Don’t tell them how to stop stuttering
Unless you are a qualified Speech Language Therapist, it usually isn’t helpful if you tell them how to stop stuttering, or if you’ve found a cure. The majority of people who stutter have done so most of their lives, and have likely been through therapy and done their own research on how to improve their fluency. There is no known cure, and often anecdotes of your own family members or acquaintances who have cured their stutter will not help the person you are talking to.
Don’t make jokes about stuttering
Although stuttering remains a punchline for many comedians, writers, and everyday people, it’s often no laughing matter for a person who stutters. It can be an extremely debilitating experience, and to find that your dysfluency is the butt of a joke can be tough.
Let them know you are here to talk
Stuttering can be very isolating, and people who stutter often feel as though they miss out on social interactions that other people have.
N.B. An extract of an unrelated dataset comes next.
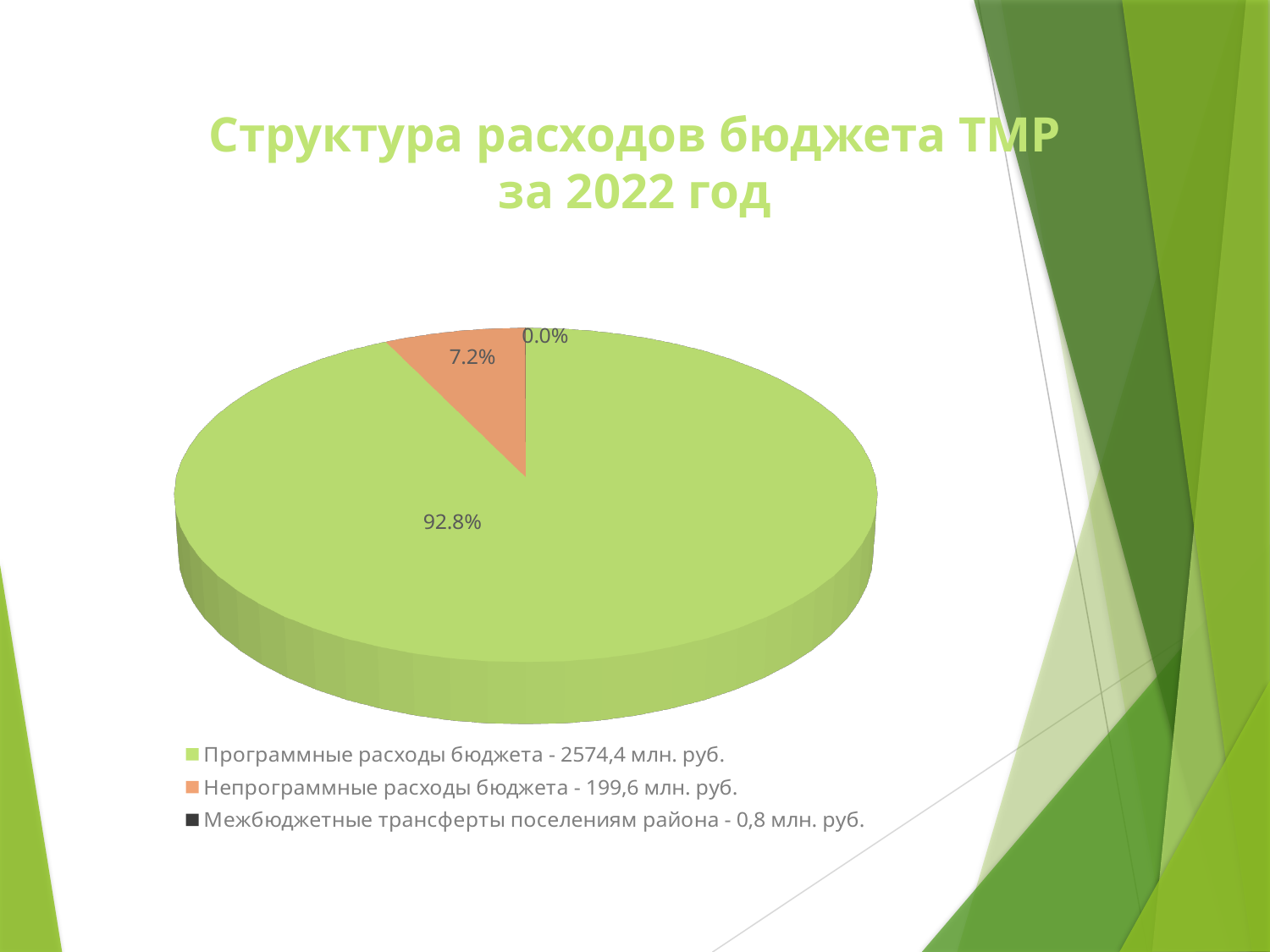
What share of the pie does "Непрограммные расходы бюджета" take? 7.2% How many entries does the legend list? 3 Which is larger: the share for "Непрограммные расходы бюджета" or the share for "Межбюджетные трансферты поселениям района"? Непрограммные расходы бюджета What percentage is shown for "Межбюджетные трансферты поселениям района"? 0.0% How many categories does the pie chart have? 3 What is the difference in percentage points between the "Программные расходы бюджета" slice and the "Непрограммные расходы бюджета" slice? 85.6% What is the title of the chart on the slide? Структура расходов бюджета ТМР за 2022 год What amount in million rubles does the legend give for "Непрограммные расходы бюджета"? 199,6 млн. руб. Which category has the smallest slice of the pie? Межбюджетные трансферты поселениям района Which category has the largest slice of the pie? Программные расходы бюджета What kind of chart is shown on the slide? pie chart What share of the pie does "Программные расходы бюджета" take? 92.8%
If someone in your life stutters, make sure they know that you’re there for them, and that you support them. Letting them finish their sentences is the first step, but being a great friend is even better. Listening actively and making sure they know it’s ok to talk about stuttering with you is a great way to help a person who stutters.
Stand up for them
While we hope there never comes a time that a person who stutters is bullied, or discriminated against either at school, in the workplace, or anywhere else, the reality is that these situations can still happen. If a person who stutters in your life is experiencing negativity or discrimination, it’s important that you discuss it with them and stand up for them.
Stand with them
Every person who stutters is different. Some prefer to accept their stutter and leave it as is, while others are more interested in treatment and exercises to help with fluency and confidence. Some find that they have anxiety due to their stutter, whereas others don’t. Some prefer you to speak for them, while others want you to let them finish. If there is a person in your life who stutters, find out what works best for them, and stand with them in their decisions.